----- Passage provided -----

Wednesday, January 9, 2019
Witch’s apprentice Bridey Corkill has hated the ocean ever since she watched her granddad dive in and drown with a smile on his face. So when a dead girl rolls in with the tide in the summer of 1913, sixteen-year-old Bridey suspects that whatever compelled her granddad to leap into the sea has made its return to the Isle of Man.

Soon, villagers are vanishing in the night, but no one shares Bridey’s suspicions about the sea. No one but the island’s witch, who isn’t as frightening as she first appears, and the handsome dark-haired lad Bridey rescues from a grim and watery fate. The cause of the deep gashes in Fynn’s stomach and his lost memories are, like the recent disappearances, a mystery well-guarded by the sea. In exchange for saving his life, Fynn teaches Bridey to master her fear of the water — stealing her heart in the process.

Now, Bridey must work with the Isle’s eccentric witch and the boy she isn’t sure she can trust — because if she can’t uncover the truth about the ancient evil in the water, everyone she loves will walk into the sea, never to return.

Goodreads Summary

Besides the gorgeous cover and amazing and unique setting, I loved the intricacy and plot development behind this book. Bridey's grandfather thought he heard singing coming from the sea moments before plunging to his death. Unfortunately for Bridey, trying to explain someone happily drowning comes off a little..insane. Ever since the incident with her grandfather, she has hated the water. Her suspicions were confirmed when a dead girl washes up on shore and, later, a boy with wounds (who Bridey is able to save). Bridey knows that something devilish is brewing in the sea, but she isn't sure how to figure out what or how to stop it.

----- Records supplied -----

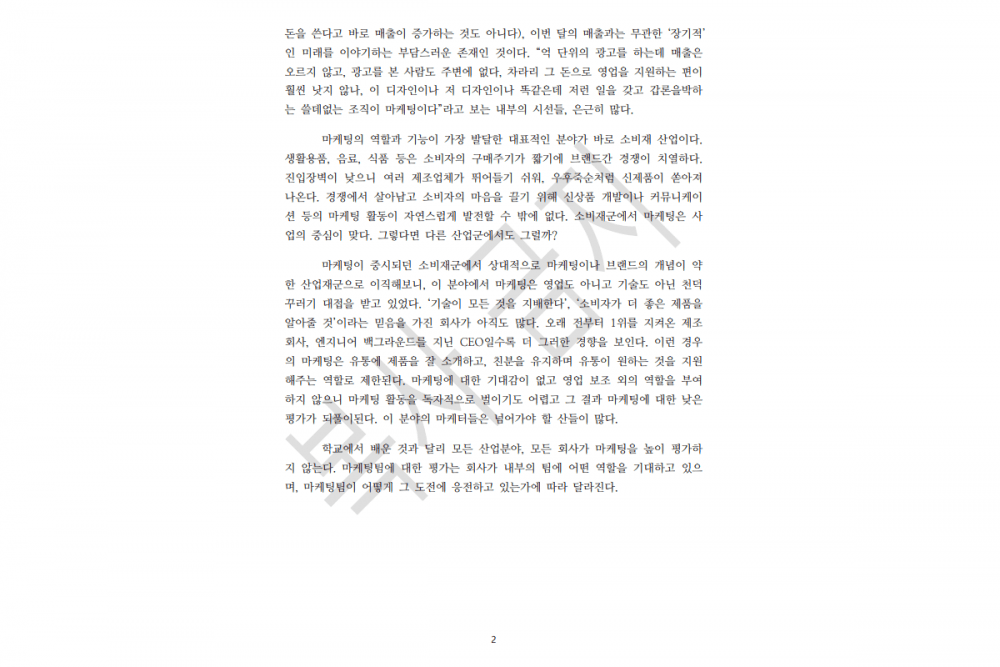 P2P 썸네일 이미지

-----
----- Records supplied -----

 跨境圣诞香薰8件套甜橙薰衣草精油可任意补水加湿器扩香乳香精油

-----
----- Records supplied -----

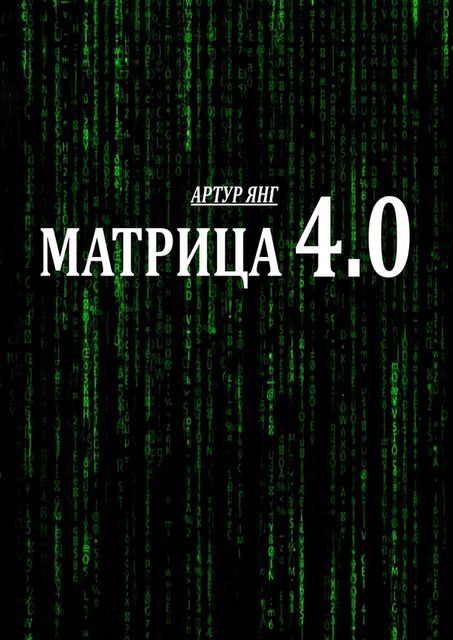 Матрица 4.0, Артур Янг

-----

Problems to solve:
• A. In the book summary and review about Bridey Corkill, list each feature of the book that the reviewer praises, using the review's wording.
• B. According to the book summary and review about Bridey Corkill, what did Bridey's grandfather think he heard moments before plunging to his death?
• C. Write the next part of the book summary and review about Bridey Corkill, picking up after its last sentence.

Exercise answers:
• A.
- The gorgeous cover
- The amazing and unique setting
- The intricacy and plot development behind this book

• B. He thought he heard singing coming from the sea.

• C.
Bridey's character was lovely. She was part detective, scared villager, witch seeker, and love interest. For the most part, she didn't make any wildly inane decisions and I liked her willingness to challenge the evil in the sea. Fynn was a worthy love interest. He wasn't just there for the romance; the wounds he had when he was rescued from the sea were a mystery in and of themselves and he helped Bridey overcome her fears of the sea throughout the novel. Morag's character was possibly my favorite witch of all time. I liked her unusual ways and that she didn't care what others thought. Her character was mysterious and fascinating. The relationships between the characters were well-developed and helped lead up to the finale. I thoroughly enjoyed the ending.